# Forum Argomenti di discussione Contabilità, bilancio e operazioni straordinarie  spese incasso

## giusy78

Buonasera!
Vorrei sapere se le spese di incasso sono spese imponibili ai fini iva.
Grazie in anticipo

----------


## Contabile

Potrebbero anche esserlo.

----------


## Jeststream

Ho trovato casi in cui lo sono

----------


## Rob62

Ciao, ho trovato questo; è un po' vecchiotto ma penso valga ancora 
Roberto 
IL SOLE 24 ORE, lunedi` 26 febbraio 1996, pagina 73
L'ESPERTO RISPONDE
FISCO - IVA - 1097
I CRITERI PER L'IMPOSTA SU SPESE D'INCASSO <RIBA>
A cura di Gian Paolo Tosoni  
Si ritiene che le <spese di incasso Riba> addebitate al cliente
nell'emissione della fattura, possano avere due diversi trattamenti
ai fini dell'imponibilita' Iva a seconda della loro natura di
corrispettivo per un servizio prestato oppure di rimborso di spese
anticipate in nome e per conto.
1) Se le <spese di incasso Riba> (chiamate anche <commissioni per
l'incasso>) sono il corrispettivo dovuto alla banca per il servizio
prestato, corrisposte da parte di chi riceve tale servizio (nel caso
in esame e' il fornitore dei beni), allora esse, come specificato
dalla circolare ministeriale 23 febbraio 1976, n. 11/501120, sono
assoggettate all'imposta sul valore aggiunto. Sebbene la banca
addebiti tali spese al cedente (che come gia' detto e' il proprio
cliente) in regime di esenzione Iva (in quanto corrispettivo di
prestazioni accessorie a operazioni oggettivamente esenti, ex
articolo 10, comma 1, punto 1, Dpr 633/72), sembrerebbe corretto il
comportamento del fornitore che, nel momento in cui le riaddebita in
fattura al proprio cliente (ossia colui che effettua il pagamento
tramite Riba), le considera quale corrispettivo per una prestazione
di servizio accessoria alla cessione dei beni, effettuata a proprio
nome e a proprie spese, e pertanto, ai sensi dell'articolo 12 Dpr
633/72, assoggettate alla stessa aliquota Iva del bene venduto. (In
questo senso, anche la risoluzione ministeriale 12 aprile 1980 n.

◆ **Lavoro da svolgere**:
(a) Indica se ciascuna affermazione concorda con la discussione sulle spese di incasso riportata sopra, rispondendo sì o no e citando le parole decisive del testo: (i) l'articolo riportato da Rob62 è del 1996; (ii) secondo l'articolo, la banca addebita le spese al cedente applicando l'Iva; (iii) Rob62 considera recente il testo che riporta.
(b) Procedi con il seguito della discussione sulle spese di incasso, partendo da dove il testo della pagina si ferma.

◆ **Dati forniti**:
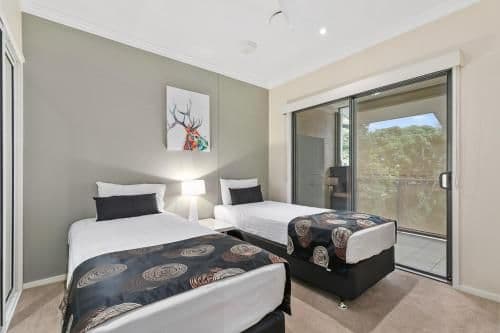 Two-Bedroom Apartment with Pool View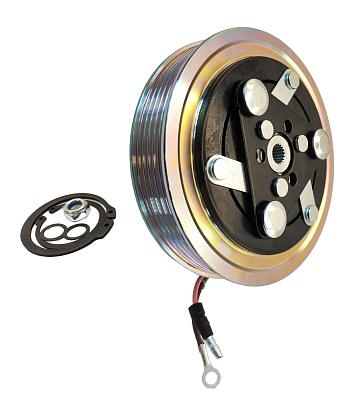 Муфта компрессора кондиционера Sanden 3905 для Honda Fit, City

◆ **Risposte in ordine**:
(a)
(i) Sì: "26 febbraio 1996".
(ii) No: "in regime di esenzione Iva".
(iii) No: "è un po' vecchiotto".

(b)
331171 considera le spese bancarie come prestazione accessoria a una
cessione di beni).
2) Se, invece, le spese in esame sono <spese di emissione Riba>,
relative all'imposta di bollo che la banca ha assolto per le ricevute
medesime per conto del proprio cliente (che nel caso in esame e' il
cedente), allora costituiscono il rimborso di <un'anticipazione in
nome e per conto> e come tali non concorrono a formare la base
imponibile agli effetti Iva, ai sensi del punto 3, dell'articolo 15
del Dpr 633/72 (cosi' e' chiarito nella risoluzione ministeriale 22
maggio 1989 n. 550494).
In sede di riaddebito di tali spese di emissione Riba nella fattura
emessa dal cedente si devono considerare come <somme anticipate in
norme e per conto> e quindi, ai sensi del citato articolo 15, non
concorrono a formare la base imponibile purche' siano regolarmente
documentate. In questo senso si e' espressa l'amministrazione
finanziaria nella circolare ministeriale 23 febbraio 1976 n.
11/501120.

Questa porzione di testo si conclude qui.